Tony loved and respected people as much as he loathed and reviled them, and he made no bones about either. Deemed cocksure by detractors, he was often visibly nervous on his shows: rubbing his thumb across his other fingers, or shutting down a bout of uncontrolled laughter—and hiding a protruding snaggle tooth—by quickly sealing his lips. He openly, and with regularity, expressed disgust for public figures, and treated people who were in no position to help him with utmost respect. And he packed an incredible amount of life into not-quite-62 years.

Was there ever a person so deeply and unapologetically flawed who captured the attention and the hearts of so many? After his death, I heard variation upon variation of what one particularly rational, even-keeled friend had quietly shared with me: “I can’t believe he’s gone. He was…well, he was my friend. I only knew him from his shows, but he was my friend. I genuinely saw him that way.”

In autumn of 2018 I was in New York City and briefly visited the former site of Les Halles, the restaurant where Bourdain last worked as a chef. While the mountains of flowers and cards that cropped up in the weeks following his death had, by late September, been mostly removed, the windows still bore heartfelt notes in the form of graffiti. The messages were, again, variations on a theme:

I don’t really know what to say, but I miss you more than words can describe. Maybe that sounds weird since we’ve never met… Thank you Chef for all you have done and for showing us the world through an unfiltered lense [sic].

If there is a heaven, then anyone who couldn’t live anymore deserves a head of the line pass to get in, because you’ve suffered enough. I love you man.

Thank you, Chef.

Here’s a phrase I often press into service as a yardstick for coolness: Homo sum, humani nihil a me alienum puto*. Written by the second-century Roman playwright Terence, it translates roughly from the Latin as: I am human; nothing human is alien to me.

It isn’t a perfect tool. Not every Everyman is cool; not all cool people are comfortable being one with the unwashed masses. But mostly, if you can be down with humanity in a wide variety of settings, chances are good that you’re probably pretty cool.

And Bourdain was down. He was totally fucking down.

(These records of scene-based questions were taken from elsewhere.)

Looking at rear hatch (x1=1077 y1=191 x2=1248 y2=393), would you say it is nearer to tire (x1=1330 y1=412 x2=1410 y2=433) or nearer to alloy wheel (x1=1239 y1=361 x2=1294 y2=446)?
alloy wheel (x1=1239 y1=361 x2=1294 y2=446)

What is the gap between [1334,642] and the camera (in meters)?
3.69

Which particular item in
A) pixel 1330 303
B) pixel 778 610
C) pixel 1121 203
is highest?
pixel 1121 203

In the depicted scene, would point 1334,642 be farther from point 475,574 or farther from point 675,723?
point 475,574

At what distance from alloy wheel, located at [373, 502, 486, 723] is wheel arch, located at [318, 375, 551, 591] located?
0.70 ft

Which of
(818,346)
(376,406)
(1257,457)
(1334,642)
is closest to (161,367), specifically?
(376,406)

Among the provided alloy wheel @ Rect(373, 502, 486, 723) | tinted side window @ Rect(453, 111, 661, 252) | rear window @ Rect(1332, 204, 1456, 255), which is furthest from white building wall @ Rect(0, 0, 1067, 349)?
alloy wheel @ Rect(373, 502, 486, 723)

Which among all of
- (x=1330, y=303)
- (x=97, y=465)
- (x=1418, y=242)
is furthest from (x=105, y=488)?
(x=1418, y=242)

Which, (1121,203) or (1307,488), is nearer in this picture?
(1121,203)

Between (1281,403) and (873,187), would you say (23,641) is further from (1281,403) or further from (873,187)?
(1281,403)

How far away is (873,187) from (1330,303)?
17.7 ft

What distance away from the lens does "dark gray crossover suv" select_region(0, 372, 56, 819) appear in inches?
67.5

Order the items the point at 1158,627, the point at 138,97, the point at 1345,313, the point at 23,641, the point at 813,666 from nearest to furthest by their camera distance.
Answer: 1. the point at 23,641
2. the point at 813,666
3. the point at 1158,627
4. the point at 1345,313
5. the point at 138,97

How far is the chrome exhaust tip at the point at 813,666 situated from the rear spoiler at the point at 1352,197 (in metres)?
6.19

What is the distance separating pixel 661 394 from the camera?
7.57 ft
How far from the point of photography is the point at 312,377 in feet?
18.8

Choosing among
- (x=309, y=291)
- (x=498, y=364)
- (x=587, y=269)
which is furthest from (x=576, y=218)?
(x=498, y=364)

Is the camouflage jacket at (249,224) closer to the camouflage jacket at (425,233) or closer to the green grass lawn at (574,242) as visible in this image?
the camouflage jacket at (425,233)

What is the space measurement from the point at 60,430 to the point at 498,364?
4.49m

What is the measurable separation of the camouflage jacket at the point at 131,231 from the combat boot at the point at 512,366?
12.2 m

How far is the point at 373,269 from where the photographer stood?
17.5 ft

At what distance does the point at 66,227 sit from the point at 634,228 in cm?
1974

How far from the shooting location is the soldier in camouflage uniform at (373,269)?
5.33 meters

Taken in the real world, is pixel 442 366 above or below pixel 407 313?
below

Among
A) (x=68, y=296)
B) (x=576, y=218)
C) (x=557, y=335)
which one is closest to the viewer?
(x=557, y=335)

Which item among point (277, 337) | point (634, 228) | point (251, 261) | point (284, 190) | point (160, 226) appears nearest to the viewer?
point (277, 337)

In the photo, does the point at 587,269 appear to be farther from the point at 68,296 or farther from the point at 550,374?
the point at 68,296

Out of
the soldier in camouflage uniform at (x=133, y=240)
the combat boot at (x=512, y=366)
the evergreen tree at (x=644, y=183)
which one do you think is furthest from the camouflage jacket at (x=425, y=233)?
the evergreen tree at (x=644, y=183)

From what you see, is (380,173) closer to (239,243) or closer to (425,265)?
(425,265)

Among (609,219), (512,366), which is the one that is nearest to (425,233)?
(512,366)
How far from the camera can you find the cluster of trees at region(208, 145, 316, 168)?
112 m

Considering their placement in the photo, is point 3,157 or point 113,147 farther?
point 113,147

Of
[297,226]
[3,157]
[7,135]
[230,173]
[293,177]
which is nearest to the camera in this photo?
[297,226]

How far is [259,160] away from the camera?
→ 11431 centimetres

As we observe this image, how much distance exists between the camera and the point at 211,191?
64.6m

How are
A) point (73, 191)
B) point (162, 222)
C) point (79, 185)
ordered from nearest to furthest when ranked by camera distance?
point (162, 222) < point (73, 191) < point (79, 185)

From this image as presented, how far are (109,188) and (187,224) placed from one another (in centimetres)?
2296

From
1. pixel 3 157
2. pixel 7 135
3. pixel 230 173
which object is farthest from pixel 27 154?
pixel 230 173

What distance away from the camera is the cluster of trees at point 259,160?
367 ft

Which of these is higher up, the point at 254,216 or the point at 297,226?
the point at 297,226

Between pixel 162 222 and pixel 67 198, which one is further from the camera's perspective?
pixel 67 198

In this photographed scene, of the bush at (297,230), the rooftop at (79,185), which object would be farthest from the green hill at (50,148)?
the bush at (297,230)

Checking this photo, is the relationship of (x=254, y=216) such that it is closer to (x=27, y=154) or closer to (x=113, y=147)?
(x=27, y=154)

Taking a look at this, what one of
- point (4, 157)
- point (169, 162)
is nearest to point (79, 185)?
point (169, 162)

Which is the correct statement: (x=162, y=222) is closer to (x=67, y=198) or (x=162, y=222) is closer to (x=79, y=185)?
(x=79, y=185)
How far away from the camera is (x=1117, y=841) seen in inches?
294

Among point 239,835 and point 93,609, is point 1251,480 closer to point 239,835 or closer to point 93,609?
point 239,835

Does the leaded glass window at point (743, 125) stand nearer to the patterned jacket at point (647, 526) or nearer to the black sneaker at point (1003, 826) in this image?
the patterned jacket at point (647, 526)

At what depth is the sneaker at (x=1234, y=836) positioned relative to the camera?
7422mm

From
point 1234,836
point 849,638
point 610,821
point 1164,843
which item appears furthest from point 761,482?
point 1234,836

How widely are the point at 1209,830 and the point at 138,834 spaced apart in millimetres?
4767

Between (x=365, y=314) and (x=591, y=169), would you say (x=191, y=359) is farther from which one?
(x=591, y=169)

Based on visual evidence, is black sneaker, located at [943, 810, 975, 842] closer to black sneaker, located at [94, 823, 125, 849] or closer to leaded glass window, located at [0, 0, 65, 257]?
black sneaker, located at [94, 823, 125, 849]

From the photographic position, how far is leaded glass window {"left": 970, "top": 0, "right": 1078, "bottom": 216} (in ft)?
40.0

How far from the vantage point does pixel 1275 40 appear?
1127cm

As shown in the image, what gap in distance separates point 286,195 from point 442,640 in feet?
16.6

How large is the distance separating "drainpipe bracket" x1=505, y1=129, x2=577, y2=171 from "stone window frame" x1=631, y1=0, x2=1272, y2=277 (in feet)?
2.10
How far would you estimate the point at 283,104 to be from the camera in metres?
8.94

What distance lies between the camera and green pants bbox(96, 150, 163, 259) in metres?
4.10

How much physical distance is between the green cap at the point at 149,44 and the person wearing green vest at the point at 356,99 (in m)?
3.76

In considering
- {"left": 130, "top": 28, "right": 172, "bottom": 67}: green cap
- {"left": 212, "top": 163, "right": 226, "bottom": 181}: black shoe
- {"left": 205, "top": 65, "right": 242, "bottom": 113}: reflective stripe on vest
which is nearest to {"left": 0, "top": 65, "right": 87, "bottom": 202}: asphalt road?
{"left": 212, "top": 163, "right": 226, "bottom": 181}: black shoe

Everyone else at that level of stardom, I will happily argue, is either the product of a PR machine or simply not as forthcoming about their personal failures. Bourdain was neither; he was particularly adept at outlining his personal failures, willing to be raw, and willing to be wrong. Here I am, he conveyed through his work. Here I am, no better or worse than anyone else, and wow, we’re a fucked-up bunch. But look at all this beauty.

Laurie Woolever is a writer and editor who for the better part of a decade worked as Bourdain’s assistant and collaborator. They co-authored Appetites: A Cookbook  in 2016, and had been working on World Travel: An Irreverent Guide (to be published in 2021) at the time of his death.

Via email, Woolever wrote: “He was adamant that he wasn’t actually cool.”

He was wrong about that, of course.

The only story about Bourdain I’m qualified to tell goes like this: Once there was a man named Tony, and he was as fucked up as anyone else but he did something with his life—many somethings, in fact. He was funny and kind; rude and crass. He loved music and art, and all the ways in which people forge real connections. He was curious and intelligent, vulnerable and sarcastic. He made the world seem a much more beautiful and welcoming place than many of us suspect it is. I felt, and still feel, that he was one of my people. That he was my friend. When he died, it felt extremely personal. And it still does. I miss him.

 

~ Emma Alvarez Gibson

 

*I like to think that Tony would have been amused at this use of  the word “puto”.